There are a few definitions that need to be understood in order to fully comprehend and utilize CIP. Problem is synonymous with career problem and is defined as a “gap between an existing and a desired state of affairs” (Sampson et al., 2009, p. 4). The gap may be between an existing state (e.g., knowing I need to make a choice) and an ideal state (e.g., knowing I made a good choice). Problem-solving is a “series of thought processes in which information about a problem is used to arrive at a plan of action necessary to remove the gap between an existing and a desired state of affairs” (Sampson et al., 2009, p. 5). Decision-making includes “problem-solving, along with the cognitive and affective processes needed to develop a plan for implementing the solution and taking risks involved in following through to complete the plan” (Sampson et al., 2009, p. 6).

**Recorded information:**

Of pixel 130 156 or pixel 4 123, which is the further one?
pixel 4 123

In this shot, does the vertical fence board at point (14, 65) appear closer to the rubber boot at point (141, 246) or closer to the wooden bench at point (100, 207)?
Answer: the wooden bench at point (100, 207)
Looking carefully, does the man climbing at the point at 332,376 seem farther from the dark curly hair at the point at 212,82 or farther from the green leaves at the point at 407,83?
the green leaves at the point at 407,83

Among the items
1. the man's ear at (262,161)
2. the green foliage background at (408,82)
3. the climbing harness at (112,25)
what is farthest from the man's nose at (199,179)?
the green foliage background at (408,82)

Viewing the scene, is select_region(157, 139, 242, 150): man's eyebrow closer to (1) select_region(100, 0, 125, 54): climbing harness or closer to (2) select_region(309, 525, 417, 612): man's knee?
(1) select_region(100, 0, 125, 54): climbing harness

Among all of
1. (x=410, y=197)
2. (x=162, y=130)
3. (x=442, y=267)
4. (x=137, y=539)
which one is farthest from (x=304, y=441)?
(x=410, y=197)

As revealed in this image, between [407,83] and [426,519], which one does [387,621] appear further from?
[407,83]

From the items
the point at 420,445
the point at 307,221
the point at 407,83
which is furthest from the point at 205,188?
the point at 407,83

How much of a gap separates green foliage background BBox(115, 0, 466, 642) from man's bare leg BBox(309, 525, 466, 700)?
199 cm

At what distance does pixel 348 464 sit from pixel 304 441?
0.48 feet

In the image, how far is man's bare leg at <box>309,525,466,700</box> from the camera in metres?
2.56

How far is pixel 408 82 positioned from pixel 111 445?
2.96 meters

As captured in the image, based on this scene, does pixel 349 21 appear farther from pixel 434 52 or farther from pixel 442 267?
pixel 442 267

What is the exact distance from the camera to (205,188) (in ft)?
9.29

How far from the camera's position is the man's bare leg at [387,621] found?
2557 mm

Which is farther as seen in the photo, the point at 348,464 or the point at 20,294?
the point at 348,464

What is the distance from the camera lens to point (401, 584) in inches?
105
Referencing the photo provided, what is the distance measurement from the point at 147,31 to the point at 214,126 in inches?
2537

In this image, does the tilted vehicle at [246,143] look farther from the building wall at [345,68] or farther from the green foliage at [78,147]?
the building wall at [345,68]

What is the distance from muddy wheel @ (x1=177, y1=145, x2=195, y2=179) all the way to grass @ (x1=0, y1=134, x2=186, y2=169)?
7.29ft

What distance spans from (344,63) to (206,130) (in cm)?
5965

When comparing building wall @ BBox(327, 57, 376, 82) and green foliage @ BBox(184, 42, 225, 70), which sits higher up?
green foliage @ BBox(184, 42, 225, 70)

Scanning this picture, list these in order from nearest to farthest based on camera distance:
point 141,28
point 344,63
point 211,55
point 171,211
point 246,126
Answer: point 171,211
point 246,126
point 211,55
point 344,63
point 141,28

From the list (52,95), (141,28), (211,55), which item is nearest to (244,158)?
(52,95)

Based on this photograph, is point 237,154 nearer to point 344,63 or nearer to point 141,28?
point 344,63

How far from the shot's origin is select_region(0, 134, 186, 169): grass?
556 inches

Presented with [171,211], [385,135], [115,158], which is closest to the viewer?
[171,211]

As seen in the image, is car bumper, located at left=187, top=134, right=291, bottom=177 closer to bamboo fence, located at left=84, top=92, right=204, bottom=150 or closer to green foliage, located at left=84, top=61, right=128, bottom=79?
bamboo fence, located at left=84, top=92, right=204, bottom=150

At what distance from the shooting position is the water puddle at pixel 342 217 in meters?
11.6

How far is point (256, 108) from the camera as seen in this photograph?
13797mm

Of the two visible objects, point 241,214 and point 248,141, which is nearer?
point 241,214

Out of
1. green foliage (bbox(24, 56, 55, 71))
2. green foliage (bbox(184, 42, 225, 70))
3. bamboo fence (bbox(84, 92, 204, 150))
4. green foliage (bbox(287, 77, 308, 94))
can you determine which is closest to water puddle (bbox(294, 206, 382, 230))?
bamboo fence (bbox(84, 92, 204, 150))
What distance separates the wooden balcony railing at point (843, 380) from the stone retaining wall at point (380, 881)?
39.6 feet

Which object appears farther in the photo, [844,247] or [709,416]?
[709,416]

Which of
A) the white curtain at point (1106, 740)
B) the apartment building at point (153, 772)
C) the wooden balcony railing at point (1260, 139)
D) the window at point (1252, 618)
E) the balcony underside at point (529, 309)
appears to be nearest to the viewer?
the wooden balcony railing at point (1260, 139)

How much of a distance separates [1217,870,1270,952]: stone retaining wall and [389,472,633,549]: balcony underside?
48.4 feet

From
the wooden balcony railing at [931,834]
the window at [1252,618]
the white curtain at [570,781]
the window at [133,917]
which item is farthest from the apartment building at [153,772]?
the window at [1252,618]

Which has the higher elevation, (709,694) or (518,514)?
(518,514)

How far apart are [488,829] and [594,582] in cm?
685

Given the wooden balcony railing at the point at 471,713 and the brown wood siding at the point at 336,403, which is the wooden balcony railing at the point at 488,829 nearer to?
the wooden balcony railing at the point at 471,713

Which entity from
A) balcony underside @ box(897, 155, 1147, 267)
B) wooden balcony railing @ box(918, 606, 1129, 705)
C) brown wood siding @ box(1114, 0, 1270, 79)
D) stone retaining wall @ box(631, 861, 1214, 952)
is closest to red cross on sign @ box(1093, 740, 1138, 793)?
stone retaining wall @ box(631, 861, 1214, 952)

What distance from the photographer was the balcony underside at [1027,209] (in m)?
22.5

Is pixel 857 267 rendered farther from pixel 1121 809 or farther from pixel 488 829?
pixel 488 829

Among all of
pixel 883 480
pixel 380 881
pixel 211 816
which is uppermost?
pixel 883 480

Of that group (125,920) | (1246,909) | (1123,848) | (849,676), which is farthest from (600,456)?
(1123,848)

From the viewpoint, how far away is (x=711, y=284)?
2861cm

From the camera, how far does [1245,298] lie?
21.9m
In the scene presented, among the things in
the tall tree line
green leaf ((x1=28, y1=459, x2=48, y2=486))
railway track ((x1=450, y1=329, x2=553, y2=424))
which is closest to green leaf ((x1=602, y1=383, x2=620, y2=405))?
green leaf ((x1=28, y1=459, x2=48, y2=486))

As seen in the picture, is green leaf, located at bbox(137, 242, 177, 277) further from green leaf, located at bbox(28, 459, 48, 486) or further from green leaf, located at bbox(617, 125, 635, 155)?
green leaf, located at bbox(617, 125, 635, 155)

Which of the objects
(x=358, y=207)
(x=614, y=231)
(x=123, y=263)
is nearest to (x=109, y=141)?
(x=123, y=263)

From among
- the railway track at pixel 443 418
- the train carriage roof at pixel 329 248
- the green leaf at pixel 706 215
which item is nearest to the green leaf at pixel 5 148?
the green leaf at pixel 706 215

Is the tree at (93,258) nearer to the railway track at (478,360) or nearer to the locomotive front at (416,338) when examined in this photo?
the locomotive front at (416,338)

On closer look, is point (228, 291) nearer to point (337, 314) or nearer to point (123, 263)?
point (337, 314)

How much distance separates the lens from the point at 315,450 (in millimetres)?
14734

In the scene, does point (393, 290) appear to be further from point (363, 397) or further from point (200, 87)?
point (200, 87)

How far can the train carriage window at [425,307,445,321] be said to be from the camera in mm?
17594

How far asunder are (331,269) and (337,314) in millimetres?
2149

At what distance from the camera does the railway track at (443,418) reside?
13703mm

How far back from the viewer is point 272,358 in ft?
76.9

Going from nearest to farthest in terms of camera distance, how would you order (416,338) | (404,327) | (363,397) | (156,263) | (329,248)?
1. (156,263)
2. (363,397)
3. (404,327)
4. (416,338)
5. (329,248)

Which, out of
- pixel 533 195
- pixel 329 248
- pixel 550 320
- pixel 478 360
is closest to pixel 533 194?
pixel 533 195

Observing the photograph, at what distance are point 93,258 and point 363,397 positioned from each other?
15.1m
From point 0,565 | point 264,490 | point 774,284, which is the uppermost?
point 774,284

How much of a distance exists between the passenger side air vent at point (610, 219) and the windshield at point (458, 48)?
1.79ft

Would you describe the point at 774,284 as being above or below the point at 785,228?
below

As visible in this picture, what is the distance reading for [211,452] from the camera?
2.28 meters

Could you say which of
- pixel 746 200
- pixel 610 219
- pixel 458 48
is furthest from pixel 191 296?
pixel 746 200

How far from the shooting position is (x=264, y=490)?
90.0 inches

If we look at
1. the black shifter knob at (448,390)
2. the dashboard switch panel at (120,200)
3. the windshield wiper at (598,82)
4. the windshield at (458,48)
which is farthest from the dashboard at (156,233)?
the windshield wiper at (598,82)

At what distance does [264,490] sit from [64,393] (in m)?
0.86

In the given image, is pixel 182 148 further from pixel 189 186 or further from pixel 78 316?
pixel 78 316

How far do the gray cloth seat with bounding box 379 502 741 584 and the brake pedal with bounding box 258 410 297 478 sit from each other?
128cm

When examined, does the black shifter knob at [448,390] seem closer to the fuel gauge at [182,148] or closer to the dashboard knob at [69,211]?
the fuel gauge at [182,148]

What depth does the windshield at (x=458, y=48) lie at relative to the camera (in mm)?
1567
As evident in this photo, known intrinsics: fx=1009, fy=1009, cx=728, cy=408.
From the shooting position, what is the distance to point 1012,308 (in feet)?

**Given request 1:** According to the passage defining terms used in CIP, what is a problem?
**Given request 2:** Continue the passage defining terms used in CIP, starting after its last sentence.

**Exercise result 1:** A problem, or career problem, is a "gap between an existing and a desired state of affairs."

**Exercise result 2:**
CIP theory assumes that effective career problem-solving and decision-making requires the effective processing of information in four domains: (1) self-knowledge, (2) occupational knowledge, (3) decision-making skills, and (4) executive processing (Sampson et al., 2009). Self-knowledge includes individuals’ perceptions of their values, interests, skills, and employment preferences. Occupational knowledge includes knowledge of individual occupations and having a schema for how the world of work is organized. Decision-making skills are the generic information processing skills that individuals use to solve problems and make decisions. Executive processing includes meta-cognitions, which control the selection and sequencing of cognitive strategies used to solve a career problem through self-talk, self-awareness, and control and monitoring.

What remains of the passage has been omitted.